*Tarefa proposta 1:* Repita o trecho do texto sobre as ferrovias de Cuba que vai de "Por: Profº Dr." até "Unidos (SPUTNIK; vermelho, 2019).", sem mudar nada.

*Trecho da fonte:*
****************

A modernização do transporte ferroviário de Cuba

31/12/2021 13:00

Por: Profº Dr. Nelson Fernandes Felipe Jr (UNILA)

 

Em 1837, Cuba foi o sétimo país do mundo e o primeiro da América Latina e Caribe a possuir o transporte ferroviário. Todavia, nos últimos trinta anos, houve uma precarização do serviço, principalmente porque desde a década de 1970 Cuba não recebia mais trens e locomotivas para operarem no sistema. A União Soviética enviou, nos anos de 1960 e 1970, algumas composições novas e, sobretudo, trens usados para serem utilizados no país caribenho. As ferrovias cubanas, desde os anos de 1990, são prejudicadas pela falta de manutenção e escassez de equipamentos modernos, como resultado da dissolução da União Soviética, da dificuldade de estabelecimento de novas parcerias tecnológicas e do embargo econômico/comercial dos Estados Unidos (SPUTNIK; vermelho, 2019).

Para mudar esse cenário, o governo cubano criou o Programa de Recuperação e Desenvolvimento do Meio de Transporte Ferroviário, que se estenderá até 2028. Como consequência desse projeto, a Russian Railways – empresa que controla as estradas de ferro na Rússia – firmou um contrato de US$ 1,98 bilhão com a União de Ferrovias de Cuba. A estatal russa será responsável por promover a ampliação e modernização da infraestrutura ferroviária no território cubano, com o objetivo de incrementar a circulação de passageiros e produtos e fomentar o desenvolvimento econômico. O projeto e o contrato firmado entre os países estabelecem que pouco mais de mil quilômetros de ferrovias serão modernizadas, além da criação de um centro de controle para gerenciar o tráfego ferroviário (SPUTNIK; vermelho, 2019).

Essas melhorias permitirão aumentar a segurança no transporte, elevar a velocidade, ampliar a abrangência espacial da rede ferroviária e otimizar o funcionamento do sistema (fluxos, horários, identificação e redução de erros de operação etc.). Outrossim, em 2019 e 2020, Cuba recebeu 160 novos vagões fabricados na China que estão em circulação para atender a demanda por transporte no país, especialmente na capital Havana, e essa frota será ampliada nos próximos anos (ALEKSÁNDROVA, 2019, 2020).

A aquisição dos novos vagões e locomotivas foi/é resultado de uma parceria com a China, assim, esse acordo prevê que o país asiático deverá produzi-los e também fornecer empréstimos para Cuba poder compra-los. A modernização e a operação das novas composições ferroviárias permitem aumentar a velocidade e diminuir o tempo das viagens. Cada trem possui capacidade para transportar 766 passageiros e existem diversas linhas que interligam cidades importantes, como Havana, Matanzas, Santiago de Cuba, Holguín e outras (SPUTNIK; vermelho, 2019).

****************

*Tarefa proposta 2:* Formate como uma lista JSON de strings o trecho dos registros que vai da linha que contém "In this image, of" até a linha que contém "Answer: the snow", com essas duas linhas incluídas. Use uma string para cada linha e deixe de fora as linhas em branco.

*Dados registrados:*
****************

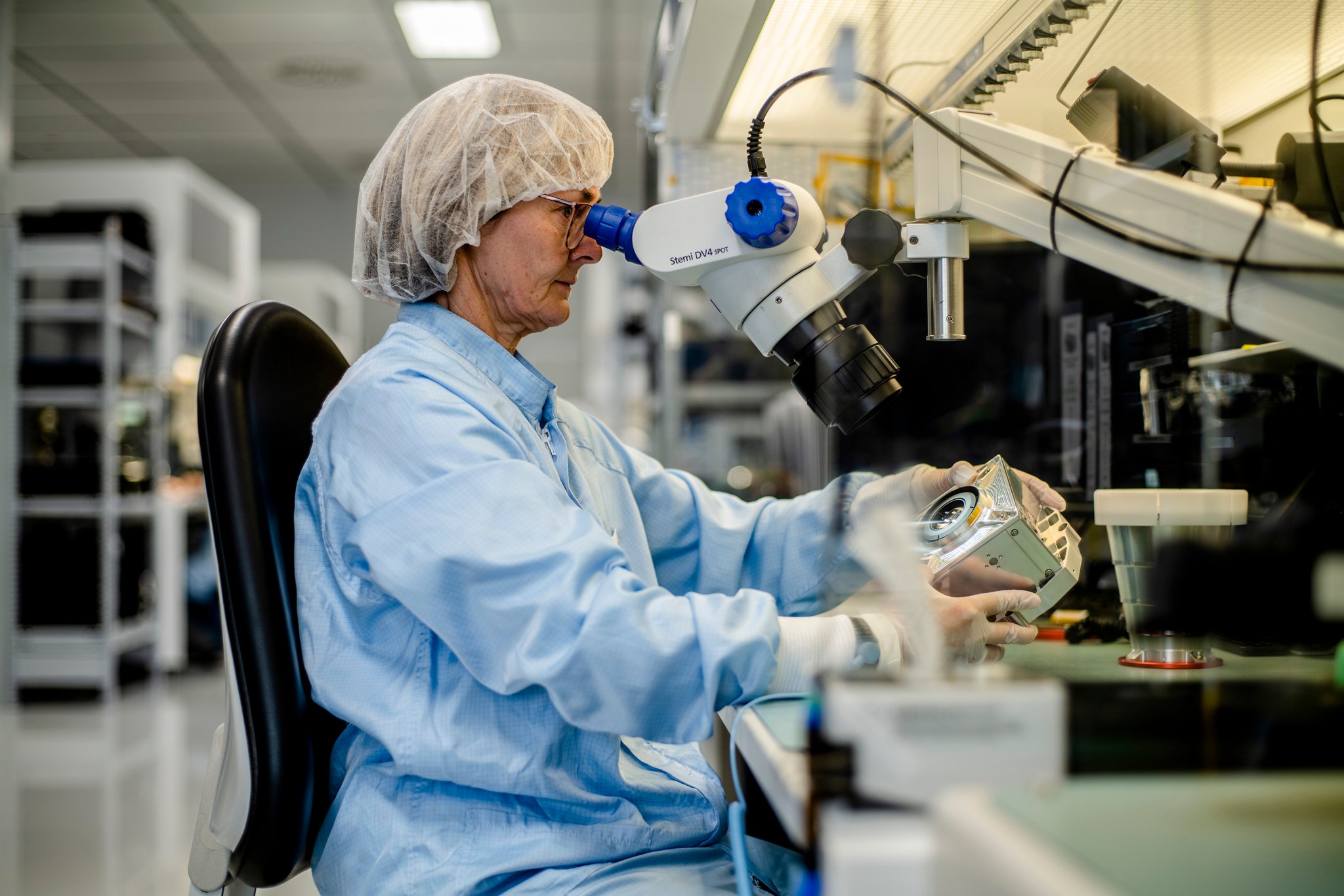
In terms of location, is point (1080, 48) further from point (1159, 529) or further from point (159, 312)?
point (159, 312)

****************

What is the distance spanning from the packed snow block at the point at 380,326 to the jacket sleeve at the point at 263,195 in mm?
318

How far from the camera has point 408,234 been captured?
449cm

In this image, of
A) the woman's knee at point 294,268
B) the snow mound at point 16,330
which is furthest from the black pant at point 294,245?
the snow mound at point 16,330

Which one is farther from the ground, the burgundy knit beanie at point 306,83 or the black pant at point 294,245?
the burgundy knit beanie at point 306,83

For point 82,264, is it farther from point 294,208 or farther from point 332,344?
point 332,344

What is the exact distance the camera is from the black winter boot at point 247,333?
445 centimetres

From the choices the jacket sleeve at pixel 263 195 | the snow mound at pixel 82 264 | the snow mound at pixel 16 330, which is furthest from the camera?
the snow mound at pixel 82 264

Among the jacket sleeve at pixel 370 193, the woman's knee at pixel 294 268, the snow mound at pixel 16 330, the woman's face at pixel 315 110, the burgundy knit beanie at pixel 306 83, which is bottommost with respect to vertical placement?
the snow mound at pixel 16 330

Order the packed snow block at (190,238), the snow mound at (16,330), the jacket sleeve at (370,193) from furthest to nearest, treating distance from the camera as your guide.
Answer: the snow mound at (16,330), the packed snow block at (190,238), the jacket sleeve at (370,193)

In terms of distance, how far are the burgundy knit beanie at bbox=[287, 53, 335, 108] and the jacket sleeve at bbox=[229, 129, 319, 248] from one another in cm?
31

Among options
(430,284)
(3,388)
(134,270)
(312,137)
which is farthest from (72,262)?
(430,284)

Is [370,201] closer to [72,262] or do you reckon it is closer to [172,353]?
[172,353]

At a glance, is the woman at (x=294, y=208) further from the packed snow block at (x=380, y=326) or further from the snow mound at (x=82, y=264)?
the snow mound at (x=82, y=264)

****************

*Resposta pronta 1:*
Por: Profº Dr. Nelson Fernandes Felipe Jr (UNILA)

 

Em 1837, Cuba foi o sétimo país do mundo e o primeiro da América Latina e Caribe a possuir o transporte ferroviário. Todavia, nos últimos trinta anos, houve uma precarização do serviço, principalmente porque desde a década de 1970 Cuba não recebia mais trens e locomotivas para operarem no sistema. A União Soviética enviou, nos anos de 1960 e 1970, algumas composições novas e, sobretudo, trens usados para serem utilizados no país caribenho. As ferrovias cubanas, desde os anos de 1990, são prejudicadas pela falta de manutenção e escassez de equipamentos modernos, como resultado da dissolução da União Soviética, da dificuldade de estabelecimento de novas parcerias tecnológicas e do embargo econômico/comercial dos Estados Unidos (SPUTNIK; vermelho, 2019).

*Resposta pronta 2:*
[
  "In this image, of",
  "A) the woman's knee at point 294,268",
  "B) the snow mound at point 16,330",
  "which is furthest from the black pant at point 294,245?",
  "the snow mound at point 16,330",
  "Which one is farther from the ground, the burgundy knit beanie at point 306,83 or the black pant at point 294,245?",
  "the burgundy knit beanie at point 306,83",
  "For point 82,264, is it farther from point 294,208 or farther from point 332,344?",
  "point 332,344",
  "What is the exact distance the camera is from the black winter boot at point 247,333?",
  "445 centimetres",
  "From the choices the jacket sleeve at pixel 263 195 | the snow mound at pixel 82 264 | the snow mound at pixel 16 330, which is furthest from the camera?",
  "the snow mound at pixel 82 264",
  "Among the jacket sleeve at pixel 370 193, the woman's knee at pixel 294 268, the snow mound at pixel 16 330, the woman's face at pixel 315 110, the burgundy knit beanie at pixel 306 83, which is bottommost with respect to vertical placement?",
  "the snow mound at pixel 16 330",
  "Order the packed snow block at (190,238), the snow mound at (16,330), the jacket sleeve at (370,193) from furthest to nearest, treating distance from the camera as your guide.",
  "Answer: the snow mound at (16,330), the packed snow block at (190,238), the jacket sleeve at (370,193)"
]